(Scene-based spatial reasoning records)
<<<<

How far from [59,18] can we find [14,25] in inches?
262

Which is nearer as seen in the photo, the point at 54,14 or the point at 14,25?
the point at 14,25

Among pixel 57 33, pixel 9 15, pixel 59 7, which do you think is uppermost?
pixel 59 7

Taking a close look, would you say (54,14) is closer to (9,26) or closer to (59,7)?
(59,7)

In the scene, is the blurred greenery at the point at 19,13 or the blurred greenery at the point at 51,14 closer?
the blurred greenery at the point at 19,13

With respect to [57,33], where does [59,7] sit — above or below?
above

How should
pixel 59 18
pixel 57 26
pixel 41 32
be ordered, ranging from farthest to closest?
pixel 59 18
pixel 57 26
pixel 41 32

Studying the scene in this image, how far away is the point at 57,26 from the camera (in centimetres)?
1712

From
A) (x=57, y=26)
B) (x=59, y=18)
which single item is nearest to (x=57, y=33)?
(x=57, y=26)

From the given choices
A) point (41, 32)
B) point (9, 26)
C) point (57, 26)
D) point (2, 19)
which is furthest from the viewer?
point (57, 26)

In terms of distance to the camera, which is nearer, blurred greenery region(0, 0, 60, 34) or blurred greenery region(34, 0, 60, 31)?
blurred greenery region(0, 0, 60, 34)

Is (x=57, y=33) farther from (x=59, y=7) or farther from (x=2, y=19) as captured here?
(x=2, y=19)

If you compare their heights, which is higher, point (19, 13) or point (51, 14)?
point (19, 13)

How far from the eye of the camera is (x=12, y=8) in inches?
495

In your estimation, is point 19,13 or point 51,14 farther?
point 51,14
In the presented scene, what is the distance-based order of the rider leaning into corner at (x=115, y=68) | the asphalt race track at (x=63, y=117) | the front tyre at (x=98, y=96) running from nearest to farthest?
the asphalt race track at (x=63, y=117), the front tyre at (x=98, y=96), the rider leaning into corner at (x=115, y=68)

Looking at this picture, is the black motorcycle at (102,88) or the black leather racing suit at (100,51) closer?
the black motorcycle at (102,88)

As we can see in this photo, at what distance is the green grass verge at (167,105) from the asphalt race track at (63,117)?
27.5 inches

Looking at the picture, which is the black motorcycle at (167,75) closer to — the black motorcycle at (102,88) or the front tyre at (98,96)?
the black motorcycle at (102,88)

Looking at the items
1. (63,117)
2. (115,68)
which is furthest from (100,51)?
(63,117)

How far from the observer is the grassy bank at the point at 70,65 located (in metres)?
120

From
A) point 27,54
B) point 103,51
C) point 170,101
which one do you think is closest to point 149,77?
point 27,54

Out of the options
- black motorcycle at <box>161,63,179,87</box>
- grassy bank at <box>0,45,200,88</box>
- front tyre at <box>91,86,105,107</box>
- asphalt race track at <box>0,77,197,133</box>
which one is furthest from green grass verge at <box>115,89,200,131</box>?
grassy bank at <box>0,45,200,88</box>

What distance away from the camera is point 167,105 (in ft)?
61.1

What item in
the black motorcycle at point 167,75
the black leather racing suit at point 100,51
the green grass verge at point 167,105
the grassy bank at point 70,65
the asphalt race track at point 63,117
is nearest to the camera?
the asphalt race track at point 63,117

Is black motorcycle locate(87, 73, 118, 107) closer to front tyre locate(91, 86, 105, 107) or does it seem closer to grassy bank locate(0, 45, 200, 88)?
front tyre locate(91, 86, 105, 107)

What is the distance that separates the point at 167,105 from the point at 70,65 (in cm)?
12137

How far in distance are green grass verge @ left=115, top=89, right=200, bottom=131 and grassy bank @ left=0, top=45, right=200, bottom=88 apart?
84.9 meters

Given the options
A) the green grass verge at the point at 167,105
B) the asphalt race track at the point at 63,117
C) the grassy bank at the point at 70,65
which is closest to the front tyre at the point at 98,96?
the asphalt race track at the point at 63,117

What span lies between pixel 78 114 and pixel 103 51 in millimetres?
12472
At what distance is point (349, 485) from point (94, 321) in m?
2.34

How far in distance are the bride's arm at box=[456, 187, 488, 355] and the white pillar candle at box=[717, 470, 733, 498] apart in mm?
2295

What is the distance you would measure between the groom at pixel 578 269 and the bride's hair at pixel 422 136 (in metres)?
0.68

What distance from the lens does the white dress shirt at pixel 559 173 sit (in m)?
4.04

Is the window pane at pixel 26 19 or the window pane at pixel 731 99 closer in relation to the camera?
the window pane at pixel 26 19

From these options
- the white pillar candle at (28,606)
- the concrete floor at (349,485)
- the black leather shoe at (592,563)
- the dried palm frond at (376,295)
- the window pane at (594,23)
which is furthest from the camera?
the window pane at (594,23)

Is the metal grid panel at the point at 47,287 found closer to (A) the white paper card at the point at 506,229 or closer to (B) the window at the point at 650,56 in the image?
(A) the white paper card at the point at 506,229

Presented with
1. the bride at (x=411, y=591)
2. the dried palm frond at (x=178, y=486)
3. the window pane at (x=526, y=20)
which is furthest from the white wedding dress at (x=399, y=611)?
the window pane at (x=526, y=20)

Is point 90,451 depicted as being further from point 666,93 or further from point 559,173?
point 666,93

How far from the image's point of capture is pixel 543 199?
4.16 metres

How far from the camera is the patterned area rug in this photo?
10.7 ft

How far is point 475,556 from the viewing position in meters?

>>>>

Reproduce all of the lines above, substituting "the observer" for every occurrence of "the viewer" and leaving everything else untouched.

Task response.
How far from [59,18] can we find [14,25] in inches?
262

Which is nearer as seen in the photo, the point at 54,14 or the point at 14,25?
the point at 14,25

Among pixel 57 33, pixel 9 15, pixel 59 7, which do you think is uppermost?
pixel 59 7

Taking a close look, would you say (54,14) is closer to (9,26) or closer to (59,7)?
(59,7)

In the scene, is the blurred greenery at the point at 19,13 or the blurred greenery at the point at 51,14 closer?
the blurred greenery at the point at 19,13

With respect to [57,33], where does [59,7] sit — above or below?
above

How should
pixel 59 18
pixel 57 26
pixel 41 32
be ordered, ranging from farthest to closest?
pixel 59 18
pixel 57 26
pixel 41 32

Studying the scene in this image, how far away is the point at 57,26 from the camera (in centimetres)?
1712

From
A) (x=57, y=26)
B) (x=59, y=18)
which single item is nearest to (x=57, y=33)?
(x=57, y=26)

From the given choices
A) point (41, 32)
B) point (9, 26)
C) point (57, 26)
D) point (2, 19)
which is furthest from the observer?
point (57, 26)

In terms of distance to the camera, which is nearer, blurred greenery region(0, 0, 60, 34) or blurred greenery region(34, 0, 60, 31)?
blurred greenery region(0, 0, 60, 34)

Is (x=57, y=33) farther from (x=59, y=7) or farther from (x=2, y=19) as captured here?
(x=2, y=19)

If you compare their heights, which is higher, point (19, 13) or point (51, 14)?
point (19, 13)

How far from the eye of the camera is (x=12, y=8) in inches?
495

In your estimation, is point 19,13 or point 51,14 farther?
point 51,14
In the presented scene, what is the distance-based order of the rider leaning into corner at (x=115, y=68) | the asphalt race track at (x=63, y=117) | the front tyre at (x=98, y=96) running from nearest to farthest?
the asphalt race track at (x=63, y=117), the front tyre at (x=98, y=96), the rider leaning into corner at (x=115, y=68)

Looking at this picture, is the black motorcycle at (102,88) or the black leather racing suit at (100,51) closer?
the black motorcycle at (102,88)

As we can see in this photo, at what distance is the green grass verge at (167,105) from the asphalt race track at (63,117)?
27.5 inches

Looking at the picture, which is the black motorcycle at (167,75) closer to — the black motorcycle at (102,88) or the front tyre at (98,96)?
the black motorcycle at (102,88)

Looking at the items
1. (63,117)
2. (115,68)
which is furthest from (100,51)?
(63,117)

How far from the observer is the grassy bank at the point at 70,65 located (in metres)?
120

From
A) point 27,54
B) point 103,51
C) point 170,101
which one do you think is closest to point 149,77?
point 27,54

Out of the options
- black motorcycle at <box>161,63,179,87</box>
- grassy bank at <box>0,45,200,88</box>
- front tyre at <box>91,86,105,107</box>
- asphalt race track at <box>0,77,197,133</box>
which one is furthest from green grass verge at <box>115,89,200,131</box>?
grassy bank at <box>0,45,200,88</box>

What distance away from the camera is point 167,105 (in ft)?
61.1

What item in
the black motorcycle at point 167,75
the black leather racing suit at point 100,51
the green grass verge at point 167,105
the grassy bank at point 70,65
the asphalt race track at point 63,117
is nearest to the camera?
the asphalt race track at point 63,117

Is black motorcycle locate(87, 73, 118, 107) closer to front tyre locate(91, 86, 105, 107) or does it seem closer to grassy bank locate(0, 45, 200, 88)?
front tyre locate(91, 86, 105, 107)

What is the distance that separates the point at 167,105 from the point at 70,65 (in cm)?
12137

How far in distance are green grass verge @ left=115, top=89, right=200, bottom=131 and grassy bank @ left=0, top=45, right=200, bottom=88 apart?
84.9 meters

Given the options
A) the green grass verge at the point at 167,105
B) the asphalt race track at the point at 63,117
C) the grassy bank at the point at 70,65
which is closest to the front tyre at the point at 98,96?
the asphalt race track at the point at 63,117

What span lies between pixel 78 114 and pixel 103 51 in millimetres?
12472
At what distance is point (349, 485) from point (94, 321) in m?
2.34

How far in distance are the bride's arm at box=[456, 187, 488, 355] and the white pillar candle at box=[717, 470, 733, 498] apart in mm?
2295

What is the distance you would measure between the groom at pixel 578 269 and the bride's hair at pixel 422 136 (in metres)?
0.68

What distance from the lens does the white dress shirt at pixel 559 173 sit (in m)?
4.04

Is the window pane at pixel 26 19 or the window pane at pixel 731 99 closer in relation to the camera?
the window pane at pixel 26 19

From these options
- the white pillar candle at (28,606)
- the concrete floor at (349,485)
- the black leather shoe at (592,563)
- the dried palm frond at (376,295)
- the window pane at (594,23)
which is furthest from the camera?
the window pane at (594,23)

Is the metal grid panel at the point at 47,287 found closer to (A) the white paper card at the point at 506,229 or closer to (B) the window at the point at 650,56 in the image?
(A) the white paper card at the point at 506,229

Presented with
1. the bride at (x=411, y=591)
2. the dried palm frond at (x=178, y=486)
3. the window pane at (x=526, y=20)
which is furthest from the white wedding dress at (x=399, y=611)?
the window pane at (x=526, y=20)

Is point 90,451 depicted as being further from point 666,93 or further from point 559,173?
point 666,93

How far from the image's point of capture is pixel 543 199?
4.16 metres

How far from the camera is the patterned area rug in this photo?
10.7 ft

How far is point 475,556 from the viewing position in meters?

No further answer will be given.